"""
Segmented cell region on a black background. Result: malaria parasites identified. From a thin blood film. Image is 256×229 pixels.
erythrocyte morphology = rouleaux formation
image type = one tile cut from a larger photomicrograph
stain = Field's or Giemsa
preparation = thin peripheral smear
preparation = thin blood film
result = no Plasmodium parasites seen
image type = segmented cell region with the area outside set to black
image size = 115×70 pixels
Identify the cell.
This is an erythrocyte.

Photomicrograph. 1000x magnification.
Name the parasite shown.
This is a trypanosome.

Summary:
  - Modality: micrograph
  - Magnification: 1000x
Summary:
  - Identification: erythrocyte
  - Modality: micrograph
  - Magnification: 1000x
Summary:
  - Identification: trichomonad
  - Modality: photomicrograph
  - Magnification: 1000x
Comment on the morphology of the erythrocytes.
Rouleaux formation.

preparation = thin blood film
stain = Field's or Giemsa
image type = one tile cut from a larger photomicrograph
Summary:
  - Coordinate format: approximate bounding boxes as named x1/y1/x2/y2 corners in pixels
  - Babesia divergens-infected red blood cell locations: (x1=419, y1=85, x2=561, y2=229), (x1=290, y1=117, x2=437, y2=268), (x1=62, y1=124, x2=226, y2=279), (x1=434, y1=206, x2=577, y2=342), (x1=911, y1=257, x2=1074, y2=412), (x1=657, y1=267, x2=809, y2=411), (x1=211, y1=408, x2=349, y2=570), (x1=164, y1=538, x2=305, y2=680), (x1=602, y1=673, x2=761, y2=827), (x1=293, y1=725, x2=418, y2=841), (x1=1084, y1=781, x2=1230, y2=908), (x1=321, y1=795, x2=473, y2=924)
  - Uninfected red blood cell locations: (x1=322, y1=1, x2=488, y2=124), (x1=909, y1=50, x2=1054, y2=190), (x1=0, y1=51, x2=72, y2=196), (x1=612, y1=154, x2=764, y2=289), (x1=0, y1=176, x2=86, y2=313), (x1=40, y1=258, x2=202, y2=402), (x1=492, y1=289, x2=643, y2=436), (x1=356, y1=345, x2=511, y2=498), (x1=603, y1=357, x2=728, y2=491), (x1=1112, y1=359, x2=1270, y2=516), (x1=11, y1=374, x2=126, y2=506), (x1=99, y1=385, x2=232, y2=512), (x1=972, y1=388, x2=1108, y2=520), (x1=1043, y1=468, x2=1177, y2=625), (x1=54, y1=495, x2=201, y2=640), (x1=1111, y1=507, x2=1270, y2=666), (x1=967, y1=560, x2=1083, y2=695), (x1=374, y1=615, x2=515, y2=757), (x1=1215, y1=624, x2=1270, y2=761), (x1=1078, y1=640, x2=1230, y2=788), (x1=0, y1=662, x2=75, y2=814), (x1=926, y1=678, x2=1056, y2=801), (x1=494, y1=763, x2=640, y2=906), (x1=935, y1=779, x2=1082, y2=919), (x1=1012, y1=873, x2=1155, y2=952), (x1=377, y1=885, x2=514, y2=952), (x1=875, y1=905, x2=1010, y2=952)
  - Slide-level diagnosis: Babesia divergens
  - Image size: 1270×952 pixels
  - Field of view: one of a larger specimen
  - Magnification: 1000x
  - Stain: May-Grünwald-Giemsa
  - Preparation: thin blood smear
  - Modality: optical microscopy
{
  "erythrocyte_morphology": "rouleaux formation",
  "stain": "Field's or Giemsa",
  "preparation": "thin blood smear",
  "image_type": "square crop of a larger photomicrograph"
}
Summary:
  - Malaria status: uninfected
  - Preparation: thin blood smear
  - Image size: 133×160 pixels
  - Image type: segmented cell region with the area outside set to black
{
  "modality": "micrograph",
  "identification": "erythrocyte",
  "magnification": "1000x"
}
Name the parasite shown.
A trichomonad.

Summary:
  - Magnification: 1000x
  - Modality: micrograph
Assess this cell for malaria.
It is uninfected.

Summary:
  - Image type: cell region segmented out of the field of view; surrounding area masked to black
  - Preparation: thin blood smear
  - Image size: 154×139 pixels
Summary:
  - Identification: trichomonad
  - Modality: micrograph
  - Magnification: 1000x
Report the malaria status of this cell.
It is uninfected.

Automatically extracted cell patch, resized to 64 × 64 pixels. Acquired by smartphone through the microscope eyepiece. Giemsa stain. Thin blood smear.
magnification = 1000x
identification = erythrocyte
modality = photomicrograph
"""
[INSTRUCTIONS FOR THE TASK] Please write out each entry shown above exactly as given.

[ANSWER BOX]
Segmented cell region on a black background. Result: malaria parasites identified. From a thin blood film. Image is 256×229 pixels.
erythrocyte morphology = rouleaux formation
image type = one tile cut from a larger photomicrograph
stain = Field's or Giemsa
preparation = thin peripheral smear
preparation = thin blood film
result = no Plasmodium parasites seen
image type = segmented cell region with the area outside set to black
image size = 115×70 pixels
Identify the cell.
This is an erythrocyte.

Photomicrograph. 1000x magnification.
Name the parasite shown.
This is a trypanosome.

Summary:
  - Modality: micrograph
  - Magnification: 1000x
Summary:
  - Identification: erythrocyte
  - Modality: micrograph
  - Magnification: 1000x
Summary:
  - Identification: trichomonad
  - Modality: photomicrograph
  - Magnification: 1000x
Comment on the morphology of the erythrocytes.
Rouleaux formation.

preparation = thin blood film
stain = Field's or Giemsa
image type = one tile cut from a larger photomicrograph
Summary:
  - Coordinate format: approximate bounding boxes as named x1/y1/x2/y2 corners in pixels
  - Babesia divergens-infected red blood cell locations: (x1=419, y1=85, x2=561, y2=229), (x1=290, y1=117, x2=437, y2=268), (x1=62, y1=124, x2=226, y2=279), (x1=434, y1=206, x2=577, y2=342), (x1=911, y1=257, x2=1074, y2=412), (x1=657, y1=267, x2=809, y2=411), (x1=211, y1=408, x2=349, y2=570), (x1=164, y1=538, x2=305, y2=680), (x1=602, y1=673, x2=761, y2=827), (x1=293, y1=725, x2=418, y2=841), (x1=1084, y1=781, x2=1230, y2=908), (x1=321, y1=795, x2=473, y2=924)
  - Uninfected red blood cell locations: (x1=322, y1=1, x2=488, y2=124), (x1=909, y1=50, x2=1054, y2=190), (x1=0, y1=51, x2=72, y2=196), (x1=612, y1=154, x2=764, y2=289), (x1=0, y1=176, x2=86, y2=313), (x1=40, y1=258, x2=202, y2=402), (x1=492, y1=289, x2=643, y2=436), (x1=356, y1=345, x2=511, y2=498), (x1=603, y1=357, x2=728, y2=491), (x1=1112, y1=359, x2=1270, y2=516), (x1=11, y1=374, x2=126, y2=506), (x1=99, y1=385, x2=232, y2=512), (x1=972, y1=388, x2=1108, y2=520), (x1=1043, y1=468, x2=1177, y2=625), (x1=54, y1=495, x2=201, y2=640), (x1=1111, y1=507, x2=1270, y2=666), (x1=967, y1=560, x2=1083, y2=695), (x1=374, y1=615, x2=515, y2=757), (x1=1215, y1=624, x2=1270, y2=761), (x1=1078, y1=640, x2=1230, y2=788), (x1=0, y1=662, x2=75, y2=814), (x1=926, y1=678, x2=1056, y2=801), (x1=494, y1=763, x2=640, y2=906), (x1=935, y1=779, x2=1082, y2=919), (x1=1012, y1=873, x2=1155, y2=952), (x1=377, y1=885, x2=514, y2=952), (x1=875, y1=905, x2=1010, y2=952)
  - Slide-level diagnosis: Babesia divergens
  - Image size: 1270×952 pixels
  - Field of view: one of a larger specimen
  - Magnification: 1000x
  - Stain: May-Grünwald-Giemsa
  - Preparation: thin blood smear
  - Modality: optical microscopy
{
  "erythrocyte_morphology": "rouleaux formation",
  "stain": "Field's or Giemsa",
  "preparation": "thin blood smear",
  "image_type": "square crop of a larger photomicrograph"
}
Summary:
  - Malaria status: uninfected
  - Preparation: thin blood smear
  - Image size: 133×160 pixels
  - Image type: segmented cell region with the area outside set to black
{
  "modality": "micrograph",
  "identification": "erythrocyte",
  "magnification": "1000x"
}
Name the parasite shown.
A trichomonad.

Summary:
  - Magnification: 1000x
  - Modality: micrograph
Assess this cell for malaria.
It is uninfected.

Summary:
  - Image type: cell region segmented out of the field of view; surrounding area masked to black
  - Preparation: thin blood smear
  - Image size: 154×139 pixels
Summary:
  - Identification: trichomonad
  - Modality: micrograph
  - Magnification: 1000x
Report the malaria status of this cell.
It is uninfected.

Automatically extracted cell patch, resized to 64 × 64 pixels. Acquired by smartphone through the microscope eyepiece. Giemsa stain. Thin blood smear.
magnification = 1000x
identification = erythrocyte
modality = photomicrograph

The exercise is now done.